Computing infoNCE requires gathering all encoded representations from all GPUs for full negative sampling. Specifically, to compute infoNCE loss, many repositories, e.g. SimCLR, essl, uses 1) torch.distributed.all_gather() to gather features from all GPUs at forward() and 2) torch.distributed.all_reduce() to sum the gradients at backward().
However, wouldn’t the synchronized representations (using torch.distributed.all_gather()) make all GPUs compute the exact same loss at all GPUs and are thus redundant?
That’s a fair concern. I don’t know if the program uses DDP. With DDP, since the data input to each GPU would be different, maybe the loss computed at each GPU would be different? And hence a need to all-reduce the gradients?

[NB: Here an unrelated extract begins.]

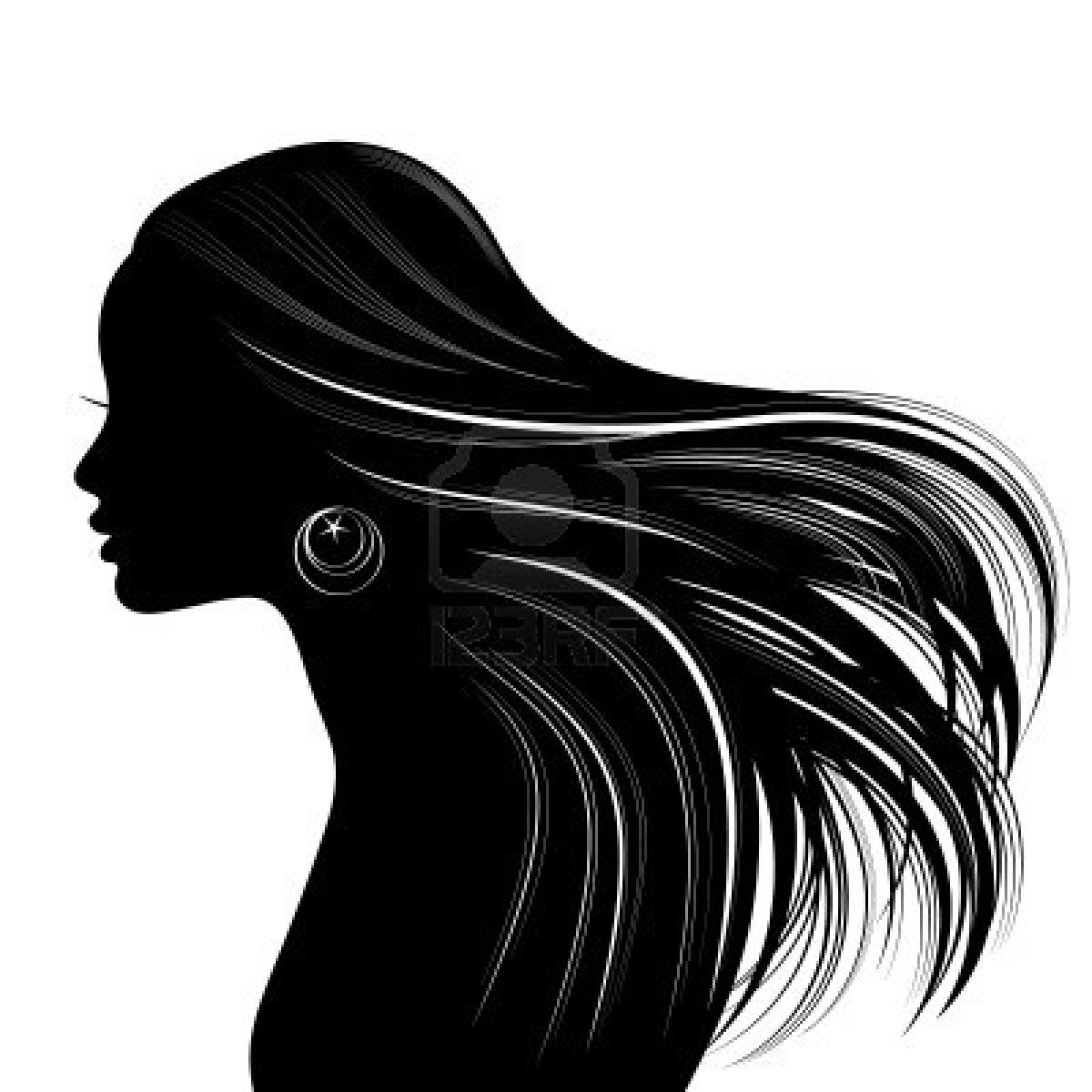 16301071 Woman Face Silhouette With Wavy Hair Zealous Art And Painting Parties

Input to GPUs are obviously different. However, i think the representation from the encoder becomes the same due to all_reduce()(most infoNCE self-sup repositories synchronize the representation to use all representation for the negative sample). Therefore, i assume gathering all representation to a single machine, eg gpu or cpu, may reduce the redundant loss computation.
And my question is if my concern is correct or not. Thank you!
I would agree with the concern. This can be done a little differently such that each GPU only calculate the loss for its own batch after all_gather, that way each GPU is doing similar computing, and gradient reduce would carry to all GPUs.